# Heißeste/reizvollste Pornodarstellerin?



## begoodtonite (15 Aug. 2010)

Hey mich würde mal interessieren, auf welche Pornodarstellerin ihr am meisten abfahrt. Habe mal eine kleine Auswahl meiner Favoritinnen zusammengestellt und bin gespannt, wen ihr davon am besten findet


----------



## Chamser81 (15 Aug. 2010)

Ich stehe da auf die reiferen Kaliber!
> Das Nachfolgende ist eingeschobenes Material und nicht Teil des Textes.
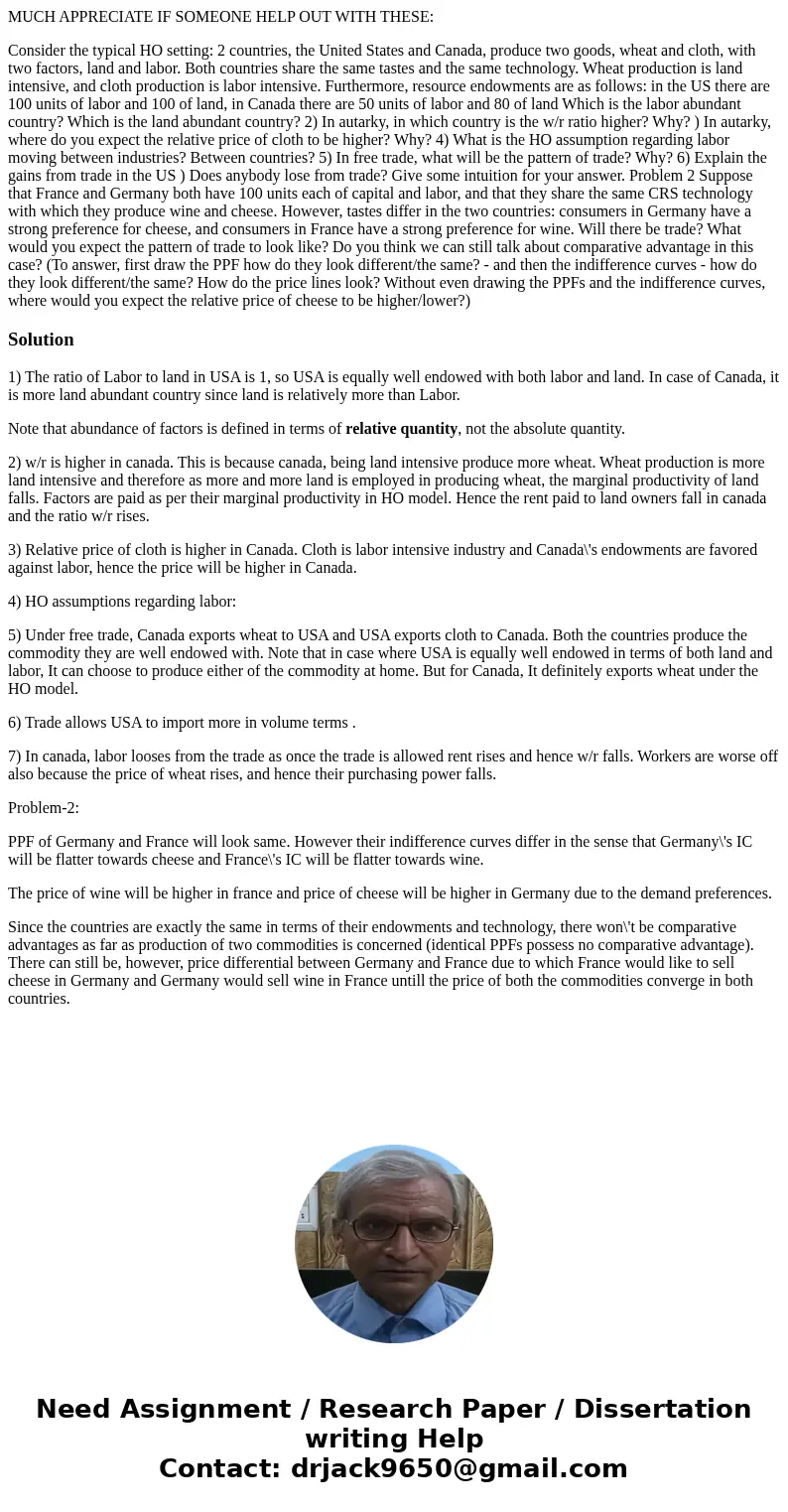 MUCH APPRECIATE IF SOMEONE HELP OUT WITH THESE:

Consider the typical HO setting: 2 countries, the United States and Canada, produce two goods, wheat and cloth, with two factors, land and labor. Both countries share the same tastes and the same technology. Wheat production is land intensive, and cloth production is labor intensive. Furthermore, resource endowments are as follows: in the US there are 100 units of labor and 100 of land, in Canada there are 50 units of labor and 80 of land Which is the labor abundant country? Which is the land abundant country? 2) In autarky, in which country is the w/r ratio higher? Why? ) In autarky, where do you expect the relative price of cloth to be higher? Why? 4) What is the HO assumption regarding labor moving between industries? Between countries? 5) In free trade, what will be the pattern of trade? Why? 6) Explain the gains from trade in the US ) Does anybody lose from trade? Give some intuition for your answer. Problem 2 Suppose that France and Germany both have 100 units each of capital and labor, and that they share the same CRS technology with which they produce wine and cheese. However, tastes differ in the two countries: consumers in Germany have a strong preference for cheese, and consumers in France have a strong preference for wine. Will there be trade? What would you expect the pattern of trade to look like? Do you think we can still talk about comparative advantage in this case? (To answer, first draw the PPF how do they look different/the same? - and then the indifference curves - how do they look different/the same? How do the price lines look? Without even drawing the PPFs and the indifference curves, where would you expect the relative price of cheese to be higher/lower?)

Solution

1) The ratio of Labor to land in USA is 1, so USA is equally well endowed with both labor and land. In case of Canada, it is more land abundant country since land is relatively more than Labor.

Note that abundance of factors is defined in terms of relative quantity, not the absolute quantity.

2) w/r is higher in canada. This is because canada, being land intensive produce more wheat. Wheat production is more land intensive and therefore as more and more land is employed in producing wheat, the marginal productivity of land falls. Factors are paid as per their marginal productivity in HO model. Hence the rent paid to land owners fall in canada and the ratio w/r rises.

3) Relative price of cloth is higher in Canada. Cloth is labor intensive industry and Canada\'s endowments are favored against labor, hence the price will be higher in Canada.

4) HO assumptions regarding labor:

5) Under free trade, Canada exports wheat to USA and USA exports cloth to Canada. Both the countries produce the commodity they are well endowed with. Note that in case where USA is equally well endowed in terms of both land and labor, It can choose to produce either of the commodity at home. But for Canada, It definitely exports wheat under the HO model.

6) Trade allows USA to import more in volume terms .

7) In canada, labor looses from the trade as once the trade is allowed rent rises and hence w/r falls. Workers are worse off also because the price of wheat rises, and hence their purchasing power falls.

Problem-2:

PPF of Germany and France will look same. However their indifference curves differ in the sense that Germany\'s IC will be flatter towards cheese and France\'s IC will be flatter towards wine.

The price of wine will be higher in france and price of cheese will be higher in Germany due to the demand preferences.

Since the countries are exactly the same in terms of their endowments and technology, there won\'t be comparative advantages as far as production of two commodities is concerned (identical PPFs possess no comparative advantage). There can still be, however, price differential between Germany and France due to which France would like to sell cheese in Germany and Germany would sell wine in France untill the price of both the commodities converge in both countries.

Need Assignment / Research Paper / Dissertation writing Help
Contact: drjack9650@gmail.com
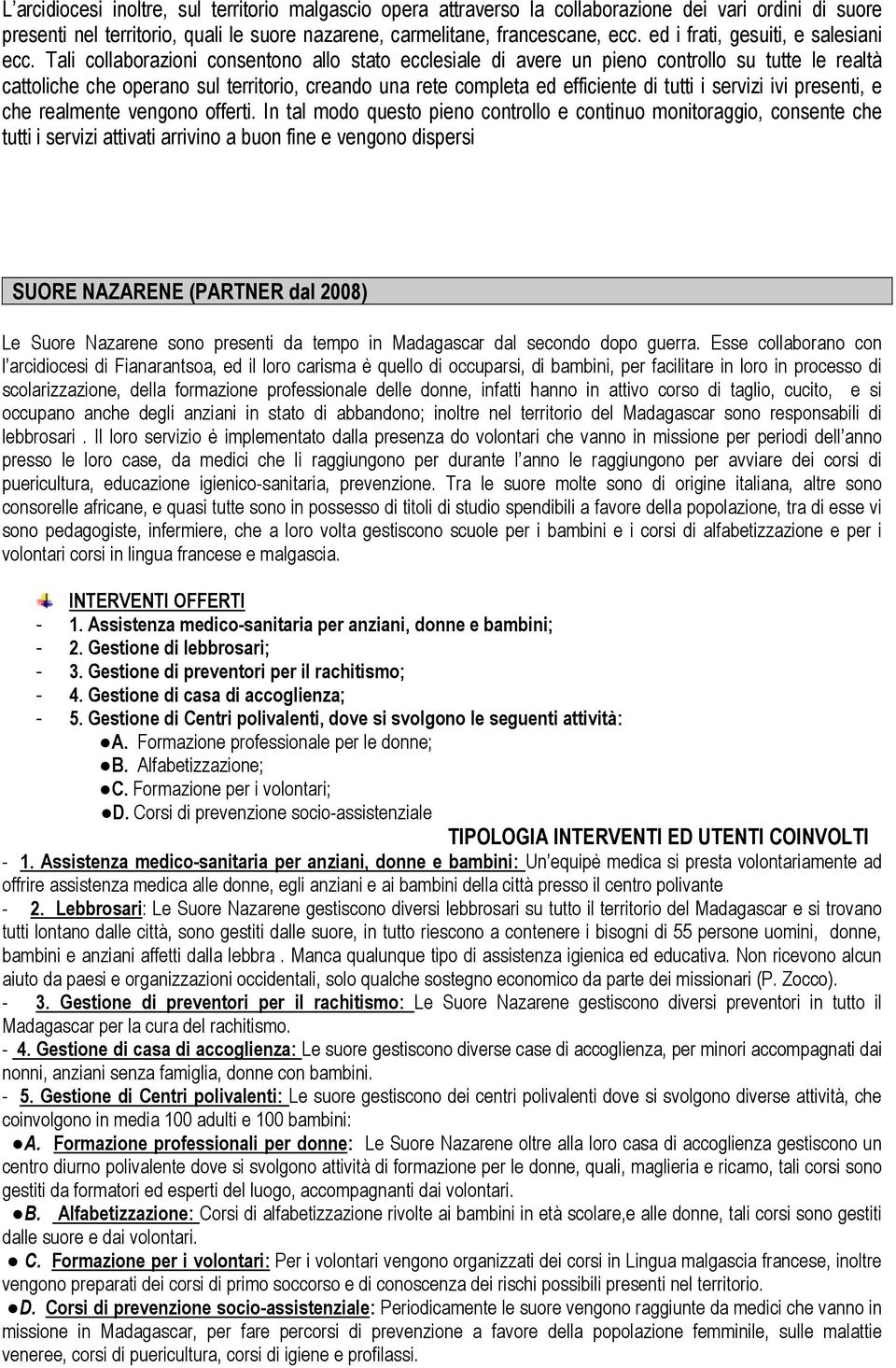 L'arcidiocesi inoltre, sul territorio malgascio opera attraverso la collaborazione dei vari ordini di suore presenti nel territorio, quali le suore nazarene, carmelitane, francescane, ecc. ed i frati, gesuiti, e salesiani ecc. Tali collaborazioni consentono allo stato ecclesiale di avere un pieno controllo su tutte le realtà cattoliche che operano sul territorio, creando una rete completa ed efficiente di tutti i servizi ivi presenti, e che realmente vengono offerti. In tal modo questo pieno controllo e continuo monitoraggio, consente che tutti i servizi attivati arrivino a buon fine e vengono dispersi

SUORE NAZARENE (PARTNER dal 2008)

Le Suore Nazarene sono presenti da tempo in Madagascar dal secondo dopo guerra. Esse collaborano con l'arcidiocesi di Fianarantsoa, ed il loro carisma è quello di occuparsi, di bambini, per facilitare in loro in processo di scolarizzazione, della formazione professionale delle donne, infatti hanno in attivo corso di taglio, cucito, e si occupano anche degli anziani in stato di abbandono; inoltre nel territorio del Madagascar sono responsabili di lebbrosari . Il loro servizio è implementato dalla presenza do volontari che vanno in missione per periodi dell'anno presso le loro case, da medici che li raggiungono per durante l'anno le raggiungono per avviare dei corsi di puericultura, educazione igienico-sanitaria, prevenzione. Tra le suore molte sono di origine italiana, altre sono consorelle africane, e quasi tutte sono in possesso di titoli di studio spendibili a favore della popolazione, tra di esse vi sono pedagogiste, infermiere, che a loro volta gestiscono scuole per i bambini e i corsi di alfabetizzazione e per i volontari corsi in lingua francese e malgascia.

INTERVENTI OFFERTI
- 1. Assistenza medico-sanitaria per anziani, donne e bambini;
- 2. Gestione di lebbrosari;
- 3. Gestione di preventori per il rachitismo;
- 4. Gestione di casa di accoglienza;
- 5. Gestione di Centri polivalenti, dove si svolgono le seguenti attività:
●A. Formazione professionale per le donne;
●B. Alfabetizzazione;
●C. Formazione per i volontari;
●D. Corsi di prevenzione socio-assistenziale

TIPOLOGIA INTERVENTI ED UTENTI COINVOLTI

- 1. Assistenza medico-sanitaria per anziani, donne e bambini: Un'equipè medica si presta volontariamente ad offrire assistenza medica alle donne, egli anziani e ai bambini della città presso il centro polivante

- 2. Lebbrosari: Le Suore Nazarene gestiscono diversi lebbrosari su tutto il territorio del Madagascar e si trovano tutti lontano dalle città, sono gestiti dalle suore, in tutto riescono a contenere i bisogni di 55 persone uomini, donne, bambini e anziani affetti dalla lebbra . Manca qualunque tipo di assistenza igienica ed educativa. Non ricevono alcun aiuto da paesi e organizzazioni occidentali, solo qualche sostegno economico da parte dei missionari (P. Zocco).

- 3. Gestione di preventori per il rachitismo: Le Suore Nazarene gestiscono diversi preventori in tutto il Madagascar per la cura del rachitismo.

- 4. Gestione di casa di accoglienza: Le suore gestiscono diverse case di accoglienza, per minori accompagnati dai nonni, anziani senza famiglia, donne con bambini.

- 5. Gestione di Centri polivalenti: Le suore gestiscono dei centri polivalenti dove si svolgono diverse attività, che coinvolgono in media 100 adulti e 100 bambini:

●A. Formazione professionali per donne: Le Suore Nazarene oltre alla loro casa di accoglienza gestiscono un centro diurno polivalente dove si svolgono attività di formazione per le donne, quali, maglieria e ricamo, tali corsi sono gestiti da formatori ed esperti del luogo, accompagnanti dai volontari.

●B. Alfabetizzazione: Corsi di alfabetizzazione rivolte ai bambini in età scolare,e alle donne, tali corsi sono gestiti dalle suore e dai volontari.

● C. Formazione per i volontari: Per i volontari vengono organizzati dei corsi in Lingua malgascia francese, inoltre vengono preparati dei corsi di primo soccorso e di conoscenza dei rischi possibili presenti nel territorio.

●D. Corsi di prevenzione socio-assistenziale: Periodicamente le suore vengono raggiunte da medici che vanno in missione in Madagascar, per fare percorsi di prevenzione a favore della popolazione femminile, sulle malattie veneree, corsi di puericultura, corsi di igiene e profilassi.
Meine Favouriten sind Sara Jay, Deauxma und Anita Cannibal!


----------



## syd67 (16 Aug. 2010)

ist lupe fuentes eine ex?
soviel ich weiss hat sie doch erst vor2jahren das little lupe immage
abgelegt und durch mehrere operationen hier und dort zugelegt!
sie hatte auch einen vertrag mit irgend einer grossen firma!?
nur so als info:die kleine blonde namens lia19 macht nun auch hardcore!


----------



## begoodtonite (16 Aug. 2010)

syd67 schrieb:


> ist lupe fuentes eine ex?
> soviel ich weiss hat sie doch erst vor2jahren das little lupe immage
> abgelegt und durch mehrere operationen hier und dort zugelegt!
> sie hatte auch einen vertrag mit irgend einer grossen firma!?
> nur so als info:die kleine blonde namens lia19 macht nun auch hardcore!



hab ich nicht behauptet, aber manche der damen sind halt nicht mehr im geschäft, deshalb ist (ex) auch in klammern gesetzt.


----------



## Punisher (26 Aug. 2010)

Mir fehlt Jenna Jameson in der Auswahl


----------



## begoodtonite (15 Dez. 2010)

hmm so eindeutig für tyra?


----------



## hajowa (23 Jan. 2011)

Für mich ganz klar: Briana Banks.


----------



## Amana (2 Dez. 2012)

nina hartley, kelly trump fehlen auch


----------